Women In Iran Are Burning Their Hijabs To Protest The Mandatory Hijab Law After Mahsa Amini’s Death
Women in Iran are taking to the streets in massive protests following the death of 22-year-old Mahsa Amini, who died after she was arrested by “morality police” for allegedly breaking the country’s mandatory hijab law.
Women in Iran are taking to the streets in massive protests following the death of 22-year-old Mahsa Amini, who died after she was arrested by “morality police” for allegedly breaking the country’s mandatory hijab law.
The death of Amini, who eyewitnesses say was beaten by police, has sparked anger against the mandatory hijab law and police brutality against women.
Videos on social media showed hundreds of women removing their headscarves, despite strict laws prohibiting it.
They chanted “Death to the dictator,” referring to Iranian President Ebrahim Raisi.
Some women are even burning their hijabs and cutting their hair in solidarity with Amini and all the women who have suffered under the regime.
Security forces have responded with force, beating protesters with batons and deploying metal pellets, tear gas, water cannons to disperse them.
At least eight people have been killed and hundreds injured, according to Amnesty International.
Four of the people died from injuries sustained from security forces firing metal pellets at close range, and at least two other people have lost sight in one or both eyes, the human rights group said.
Kurdish rights groups say police have killed at least seven protestors since Amini’s funeral five days ago, but authorities have denied those claims.
In response to the protests, the government has also started to restrict access to Instagram, one of the few social media platforms allowed.
Whatsapp users in Iran have noticed they can only send texts and not photos, while Kurdish rights group Hengaw said that internet access had been cut in Kurdistan, where Amini was from, according to Reuters.

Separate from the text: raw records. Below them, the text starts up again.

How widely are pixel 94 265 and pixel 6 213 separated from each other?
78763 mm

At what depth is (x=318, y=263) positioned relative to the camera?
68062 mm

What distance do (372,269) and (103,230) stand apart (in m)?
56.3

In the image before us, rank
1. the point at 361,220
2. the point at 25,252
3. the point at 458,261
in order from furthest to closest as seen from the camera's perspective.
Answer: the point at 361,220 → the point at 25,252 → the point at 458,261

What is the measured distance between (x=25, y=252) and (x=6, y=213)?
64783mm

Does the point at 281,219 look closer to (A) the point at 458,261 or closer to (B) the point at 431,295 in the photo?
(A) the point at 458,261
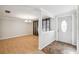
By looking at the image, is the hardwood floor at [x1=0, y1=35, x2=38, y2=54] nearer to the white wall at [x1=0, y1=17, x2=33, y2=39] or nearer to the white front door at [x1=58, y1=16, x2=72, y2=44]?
the white wall at [x1=0, y1=17, x2=33, y2=39]

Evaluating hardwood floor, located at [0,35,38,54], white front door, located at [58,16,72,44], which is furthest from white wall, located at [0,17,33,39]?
white front door, located at [58,16,72,44]

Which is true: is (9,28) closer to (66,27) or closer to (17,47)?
(17,47)

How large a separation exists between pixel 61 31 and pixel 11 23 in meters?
3.33

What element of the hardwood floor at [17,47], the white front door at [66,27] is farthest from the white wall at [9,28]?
the white front door at [66,27]

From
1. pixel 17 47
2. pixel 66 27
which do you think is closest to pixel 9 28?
pixel 17 47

Internet watchdog Netblocks said the country is “now subject to the most severe internet restrictions since the November 2019 massacre.”
The protests have also shed light on the fight of Amini’s ethnic community, the Kurdish people.
The incident has increased tensions between the Iran government and the ethnic minority, who say the Iranian government has persecuted and oppressed them for decades.
As protests entered a fifth day, Raisi called his country “a model of justice and human rights” in an address to the United General Assembly on Wednesday Sep. 21 without mentioning the protests, the New York Times reported.
Since the 1979 Iranian revolution, women have been required to wear a hijab and modest clothing since the age of nine, but recently Iranian President Ebrahim Raisi has imposed a new set of restrictions to enforce the law.
The new restrictions have also brought a new wave of police brutality against women, with videos showing the violence committed by “morality police” against detained women.
The UN Human Rights Office said the “morality police’ had been expanding its street patrols in recent months and harassing and arresting women who were wearing “loose hijab”.
It said it had received and verified numerous videos of “morality police” slapping women across the face, beating them with batons and throwing them into vans.